← Back to all articles
ESPR Working Plan

The 2025–2030 ESPR Working Plan: which products come first

Calm, editorial, diagrammatic cover for an article on the EU ESPR Working Plan 2025-2030. Show an abstract roadmap/timeline of product groups (textiles, furniture, iron & steel, aluminium, tyres) as linked nodes. Deep teal (#0E5C63) + deep coral (#C2502B) accents on warm off-white paper (#FAF8F4). No stock photography, no people, no logos, no text.

The European Commission has set out, sector by sector, which products it will regulate first under the Ecodesign for Sustainable Products Regulation (ESPR).
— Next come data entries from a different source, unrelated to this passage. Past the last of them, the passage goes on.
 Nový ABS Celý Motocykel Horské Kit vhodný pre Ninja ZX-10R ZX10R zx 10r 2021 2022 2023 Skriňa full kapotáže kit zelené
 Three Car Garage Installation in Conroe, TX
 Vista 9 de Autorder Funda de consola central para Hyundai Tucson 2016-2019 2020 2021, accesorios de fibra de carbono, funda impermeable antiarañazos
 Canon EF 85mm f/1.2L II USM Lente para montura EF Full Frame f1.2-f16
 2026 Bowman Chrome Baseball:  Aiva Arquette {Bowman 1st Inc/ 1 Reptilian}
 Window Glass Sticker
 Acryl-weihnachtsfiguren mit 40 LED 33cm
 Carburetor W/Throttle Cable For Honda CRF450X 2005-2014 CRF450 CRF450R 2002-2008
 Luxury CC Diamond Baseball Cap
That roadmap is the 2025-2030 ESPR Working Plan, adopted on 16 April 2025. If you make or import physical products, it is the single most useful document for working out when the rules - including a Digital Product Passport - are likely to reach your category.

TL;DR

  • The first ESPR Working Plan (COM(2025) 187) prioritises textiles (especially apparel), furniture, mattresses, tyres, iron & steel and aluminium, plus horizontal measures on repairability and recycled content.
  • The dates in the plan are indicative. The binding rules for each product group arrive later, through a delegated act that is not yet adopted.
  • Only two near-term dates are actually fixed in law: the EU Battery Passport (18 February 2027) and the ban on destroying unsold textiles and footwear for large companies (19 July 2026).
  • Use the plan to sequence your preparation - not as a compliance deadline.

What the Working Plan is (and isn't)

ESPR is a framework law. The regulation itself - Regulation (EU) 2024/1781, in force since 18 July 2024 - sets out the toolbox: the kinds of requirements the Commission can impose (durability, reparability, recycled content, substances of concern, carbon and environmental footprint) and the architecture of the Digital Product Passport. It does not set the actual rules for any specific product. Those come later, one product group at a time, through delegated acts.
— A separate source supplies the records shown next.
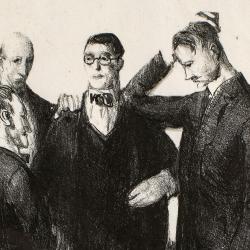 Four Friends by George Bellows, 1921 (detail)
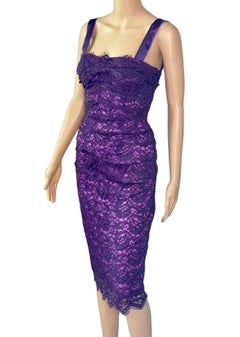 Dolce & Gabbana S/S 2012 Unworn Bustier Corset Lace Midi Dress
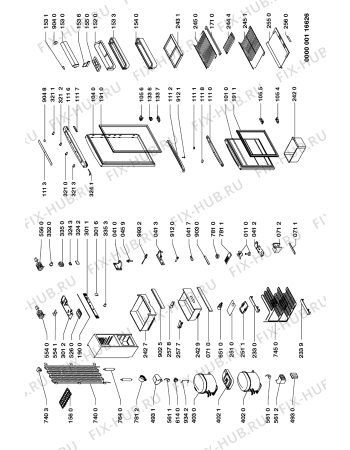Схема №1 ART 926/H с изображением Дверка для холодильника Whirlpool 481931039231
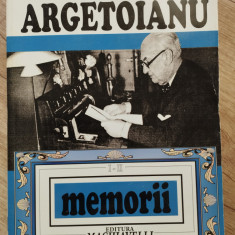 Constantin Argetoianu "Memorii" Editura Machavelli, 11 volume.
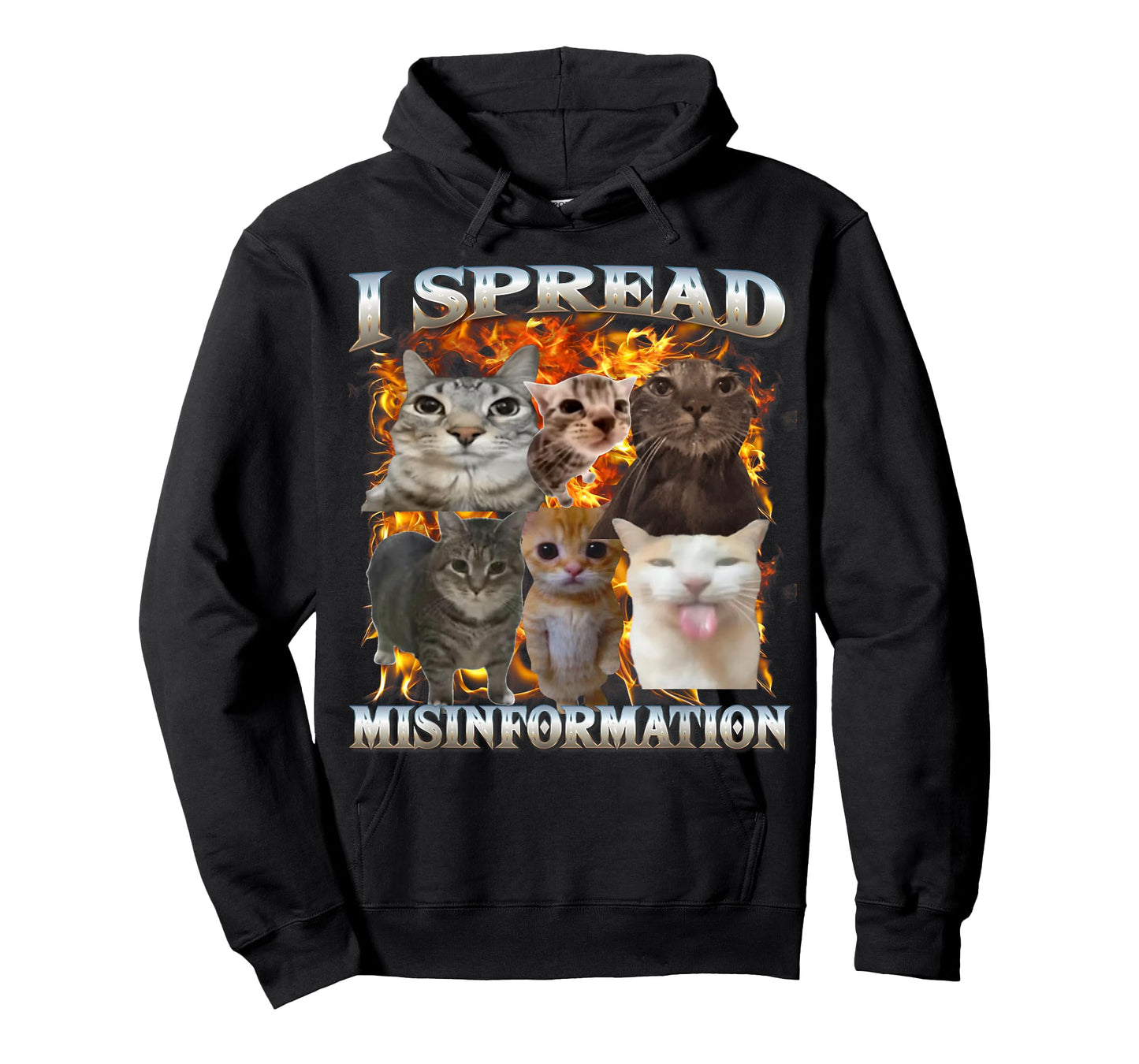 I Spread Misinformation Cat Meme Bootleg Meme Funny Memes T-Shirt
The Working Plan is the Commission's published schedule for writing those delegated acts. It tells you the order of play and a rough timing - but a date in the plan is a planning assumption, not a legal obligation. See the European Commission's announcement of the 2025-2030 Working Plan.

The priority product groups

The first Working Plan prioritises:

  • Textiles, especially apparel - widely expected to host the first large consumer Digital Product Passport.
  • Furniture
  • Mattresses
  • Tyres
  • Iron & steel
  • Aluminium

Alongside these, the plan flags horizontal measures that cut across categories - notably a repairability scoring framework and recycled-content requirements (with electronics in focus).
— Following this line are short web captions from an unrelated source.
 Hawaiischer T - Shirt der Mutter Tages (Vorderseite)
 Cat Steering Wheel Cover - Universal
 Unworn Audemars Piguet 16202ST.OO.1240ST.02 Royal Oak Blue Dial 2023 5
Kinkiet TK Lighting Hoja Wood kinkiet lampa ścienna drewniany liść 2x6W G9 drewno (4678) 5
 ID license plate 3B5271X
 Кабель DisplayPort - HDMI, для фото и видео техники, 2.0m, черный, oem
The indicative sequence (read this as "expected", not "fixed")

Based on the Working Plan, the commonly cited order is:

  • Iron & steel - delegated act expected first, around 2026.
  • Textiles, tyres, aluminium - expected around 2027.
  • Furniture and mattresses - later in the 2025-2030 window.

A Digital Product Passport typically applies some time after its delegated act is adopted, so a mandatory textiles DPP is realistically around 2028. Every one of these dates is indicative and can move. We track the live picture, confirmed versus expected, on the ESPR & DPP timeline.

The two dates that really are fixed

Two near-term dates are set in law and worth planning hard around:

  • 18 February 2027 - the EU Battery Passport becomes mandatory for EV, light-means-of-transport and industrial batteries over 2 kWh, under the separate EU Battery Regulation. It is the first live Digital Product Passport and the working template for the rest.
  • 19 July 2026 - large companies may no longer destroy unsold textiles, clothing accessories and footwear, under new EU rules.

What to do now

You do not need to wait for your delegated act to make progress:

  1. Confirm whether ESPR will reach your product, and roughly when. The scope & timing checker gives you a quick steer.
  2. Read your product group's page for the specifics we have so far - start with ESPR by product group.
  3. Start gathering the data a DPP will need - identifiers, composition, recycled content and footprint figures - most of which sit with suppliers and take time to collect.
  4. Separate "do now" from "wait". Our free DPP Readiness Checklist splits exactly that, so you prepare without over-investing in rules that are not final.

FAQ

Is the ESPR Working Plan legally binding? No. It is the Commission's roadmap for adopting delegated acts. The binding rules for a product group only take effect once that group's delegated act is adopted and applies.

When will textiles need a Digital Product Passport? The textiles delegated act is expected around 2027, with a mandatory DPP realistically around 2028 - but these dates are indicative and not yet fixed in law.

Which products are first? Iron & steel is expected to get the first delegated act (around 2026), followed by textiles, tyres and aluminium (around 2027).